Эдвард Форстер - Говардс-Энд
— Мы этого никогда не осилим! — воскликнула она, и мужчины дружно улыбнулись, внезапно ощутив принадлежность к единому братству. А Маргарет показалось, что она снова выпрыгнула из машины на полном ходу.
Конечно, Онитон надо будет переварить. Не так-то легко сохранить себя как личность и одновременно приспособиться к жизни в этом имении. Она должна сохранить себя и ради Генри, и ради себя самой, поскольку жена, во всем потакающая мужу, принижает супруга; а приспособиться она должна по причине взаимной честности, поскольку нечестно выходить замуж за человека и тут же создавать ему неудобства. Единственным ее союзником была власть Дома. Утрата жилища на Уикем-плейс научила Маргарет большему, чем владение им. Потом этот урок повторил Говардс-Энд. И теперь Маргарет была готова сотворить новую святыню среди этих холмов.

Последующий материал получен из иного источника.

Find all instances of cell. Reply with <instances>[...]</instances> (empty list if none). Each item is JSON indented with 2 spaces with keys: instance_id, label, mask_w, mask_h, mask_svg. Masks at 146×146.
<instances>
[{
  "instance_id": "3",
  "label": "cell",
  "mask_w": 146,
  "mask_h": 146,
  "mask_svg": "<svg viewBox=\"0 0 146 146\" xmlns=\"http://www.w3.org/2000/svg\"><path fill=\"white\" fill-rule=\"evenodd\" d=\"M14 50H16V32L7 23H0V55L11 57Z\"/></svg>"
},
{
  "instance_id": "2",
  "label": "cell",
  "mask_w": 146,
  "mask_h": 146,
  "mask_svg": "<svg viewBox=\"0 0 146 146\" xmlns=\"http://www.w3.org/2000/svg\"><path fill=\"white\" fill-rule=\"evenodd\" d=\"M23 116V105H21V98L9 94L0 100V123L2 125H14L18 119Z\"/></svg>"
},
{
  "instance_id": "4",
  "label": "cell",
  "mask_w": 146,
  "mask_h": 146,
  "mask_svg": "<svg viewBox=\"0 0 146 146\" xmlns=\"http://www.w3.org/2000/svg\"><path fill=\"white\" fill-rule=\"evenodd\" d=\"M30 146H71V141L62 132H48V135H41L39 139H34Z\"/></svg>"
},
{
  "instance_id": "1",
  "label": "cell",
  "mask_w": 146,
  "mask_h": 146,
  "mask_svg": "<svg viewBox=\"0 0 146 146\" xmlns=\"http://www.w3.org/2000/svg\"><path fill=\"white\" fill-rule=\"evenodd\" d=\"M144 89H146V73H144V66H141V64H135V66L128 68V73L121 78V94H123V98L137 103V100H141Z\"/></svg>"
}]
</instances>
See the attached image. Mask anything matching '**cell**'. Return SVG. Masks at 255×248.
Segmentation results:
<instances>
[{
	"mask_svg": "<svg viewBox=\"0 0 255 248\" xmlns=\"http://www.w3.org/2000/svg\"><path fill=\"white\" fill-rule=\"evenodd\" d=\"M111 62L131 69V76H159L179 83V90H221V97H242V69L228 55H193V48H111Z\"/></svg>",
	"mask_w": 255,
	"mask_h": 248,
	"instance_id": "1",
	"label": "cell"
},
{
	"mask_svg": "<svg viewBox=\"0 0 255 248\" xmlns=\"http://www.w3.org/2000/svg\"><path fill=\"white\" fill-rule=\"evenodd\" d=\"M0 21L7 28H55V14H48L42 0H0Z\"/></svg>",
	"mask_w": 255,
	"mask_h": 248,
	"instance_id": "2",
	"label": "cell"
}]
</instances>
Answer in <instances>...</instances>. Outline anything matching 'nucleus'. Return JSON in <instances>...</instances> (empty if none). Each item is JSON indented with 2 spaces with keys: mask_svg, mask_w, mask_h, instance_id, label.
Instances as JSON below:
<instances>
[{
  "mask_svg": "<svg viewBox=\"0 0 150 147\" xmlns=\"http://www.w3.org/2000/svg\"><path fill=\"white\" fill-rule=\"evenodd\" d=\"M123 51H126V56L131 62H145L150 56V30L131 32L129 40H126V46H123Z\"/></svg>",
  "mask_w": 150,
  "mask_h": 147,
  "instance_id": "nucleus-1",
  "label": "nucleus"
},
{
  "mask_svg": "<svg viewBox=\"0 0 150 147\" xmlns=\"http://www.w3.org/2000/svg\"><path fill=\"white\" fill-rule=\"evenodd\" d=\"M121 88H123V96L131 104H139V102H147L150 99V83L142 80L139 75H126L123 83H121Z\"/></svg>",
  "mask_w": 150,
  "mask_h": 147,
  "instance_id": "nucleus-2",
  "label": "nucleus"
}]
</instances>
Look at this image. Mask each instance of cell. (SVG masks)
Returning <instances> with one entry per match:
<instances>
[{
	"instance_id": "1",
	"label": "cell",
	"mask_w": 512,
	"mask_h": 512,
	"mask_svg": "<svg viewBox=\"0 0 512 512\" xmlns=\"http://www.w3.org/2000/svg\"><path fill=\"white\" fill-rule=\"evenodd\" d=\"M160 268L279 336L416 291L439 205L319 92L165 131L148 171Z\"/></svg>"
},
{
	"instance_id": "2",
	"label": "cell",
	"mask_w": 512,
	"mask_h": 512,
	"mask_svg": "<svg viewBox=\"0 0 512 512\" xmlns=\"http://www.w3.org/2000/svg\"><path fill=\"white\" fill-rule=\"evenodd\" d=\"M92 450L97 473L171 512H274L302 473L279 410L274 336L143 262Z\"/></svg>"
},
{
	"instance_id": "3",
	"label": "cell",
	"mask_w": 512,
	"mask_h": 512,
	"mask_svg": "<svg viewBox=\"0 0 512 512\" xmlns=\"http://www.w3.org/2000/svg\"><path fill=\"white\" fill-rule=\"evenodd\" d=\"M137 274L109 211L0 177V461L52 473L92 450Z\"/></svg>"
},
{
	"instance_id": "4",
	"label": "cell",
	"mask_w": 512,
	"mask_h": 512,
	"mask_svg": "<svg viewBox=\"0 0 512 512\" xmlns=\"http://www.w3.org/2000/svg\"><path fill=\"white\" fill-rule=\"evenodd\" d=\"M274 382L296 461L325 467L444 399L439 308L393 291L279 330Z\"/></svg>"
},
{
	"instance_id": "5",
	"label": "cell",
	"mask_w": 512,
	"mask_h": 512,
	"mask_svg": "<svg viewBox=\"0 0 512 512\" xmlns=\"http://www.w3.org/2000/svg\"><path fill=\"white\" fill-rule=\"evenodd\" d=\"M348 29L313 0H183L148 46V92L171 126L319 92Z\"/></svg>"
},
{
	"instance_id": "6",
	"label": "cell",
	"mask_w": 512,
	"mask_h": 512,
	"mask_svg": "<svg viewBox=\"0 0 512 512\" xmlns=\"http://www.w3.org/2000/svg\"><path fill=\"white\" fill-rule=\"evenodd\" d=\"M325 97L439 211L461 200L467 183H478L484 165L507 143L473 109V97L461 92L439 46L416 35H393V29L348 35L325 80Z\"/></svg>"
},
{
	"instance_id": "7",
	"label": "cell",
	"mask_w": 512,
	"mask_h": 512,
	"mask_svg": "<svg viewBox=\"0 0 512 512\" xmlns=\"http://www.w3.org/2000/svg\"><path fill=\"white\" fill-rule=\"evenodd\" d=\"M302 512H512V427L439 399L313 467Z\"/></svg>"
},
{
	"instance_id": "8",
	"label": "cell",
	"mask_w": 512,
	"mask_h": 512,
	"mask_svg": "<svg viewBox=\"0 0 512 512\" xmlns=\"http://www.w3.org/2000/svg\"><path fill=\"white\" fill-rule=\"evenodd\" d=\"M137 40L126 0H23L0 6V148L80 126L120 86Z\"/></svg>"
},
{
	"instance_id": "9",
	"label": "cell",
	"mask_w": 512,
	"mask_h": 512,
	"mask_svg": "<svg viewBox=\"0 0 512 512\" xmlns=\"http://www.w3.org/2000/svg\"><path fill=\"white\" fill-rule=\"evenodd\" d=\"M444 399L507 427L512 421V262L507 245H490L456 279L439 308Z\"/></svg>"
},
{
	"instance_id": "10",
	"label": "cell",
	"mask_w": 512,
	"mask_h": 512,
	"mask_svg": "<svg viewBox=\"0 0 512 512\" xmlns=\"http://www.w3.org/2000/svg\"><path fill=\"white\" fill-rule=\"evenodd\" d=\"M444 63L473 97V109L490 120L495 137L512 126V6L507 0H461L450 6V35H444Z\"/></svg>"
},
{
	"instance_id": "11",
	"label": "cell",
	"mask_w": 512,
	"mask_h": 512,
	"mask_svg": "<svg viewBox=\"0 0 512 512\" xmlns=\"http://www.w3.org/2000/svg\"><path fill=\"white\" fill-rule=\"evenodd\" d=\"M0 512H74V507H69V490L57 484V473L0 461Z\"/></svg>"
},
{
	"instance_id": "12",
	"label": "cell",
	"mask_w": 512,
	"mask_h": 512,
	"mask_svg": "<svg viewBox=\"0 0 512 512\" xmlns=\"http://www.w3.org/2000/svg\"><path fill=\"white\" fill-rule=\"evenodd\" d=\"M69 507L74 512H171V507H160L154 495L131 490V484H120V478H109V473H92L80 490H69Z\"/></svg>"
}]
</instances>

После посещения погреба она переоделась, и вскоре началась свадебная церемония, которая показалась совсем незначительной по сравнению с предшествовавшими приготовлениями. Все прошло быстро и четко. Из ниоткуда материализовался мистер Кахилл; он стоял, ожидая свою невесту у входа в церковь. Никто не уронил кольцо, не перепутал слова, не наступил на шлейф невесты, не плакал. За несколько минут священник выполнил свои обязанности, в приходской книге были поставлены подписи, и все вновь уселись в экипажи, обсуждая опасный поворот у церковных ворот. Маргарет была уверена, что молодые вовсе не поженились и норманнская церковь все это время была поглощена каким-то иным делом.
Дома их ждали еще документы, которые следовало подписать, завтрак и несколько гостей, явившихся на устроенный в саду прием. Многие приглашенные не смогли прибыть, но, в конце концов, не такое уж грандиозное это было событие — в отличие от того, что ожидало Маргарет. Она отметила про себя блюда и красные дорожки, все то внешнее, что она должна дать Генри, все, что полагается в подобной ситуации. Но внутри она надеялась на что-то лучшее, чем эта смесь воскресной церкви и охоты на лис. Ну хоть бы один человек расстроился! Однако свадьба прошла превосходно — «прямо как дурбар»,[43] по словам леди Эдсер, и Маргарет полностью с ней согласилась.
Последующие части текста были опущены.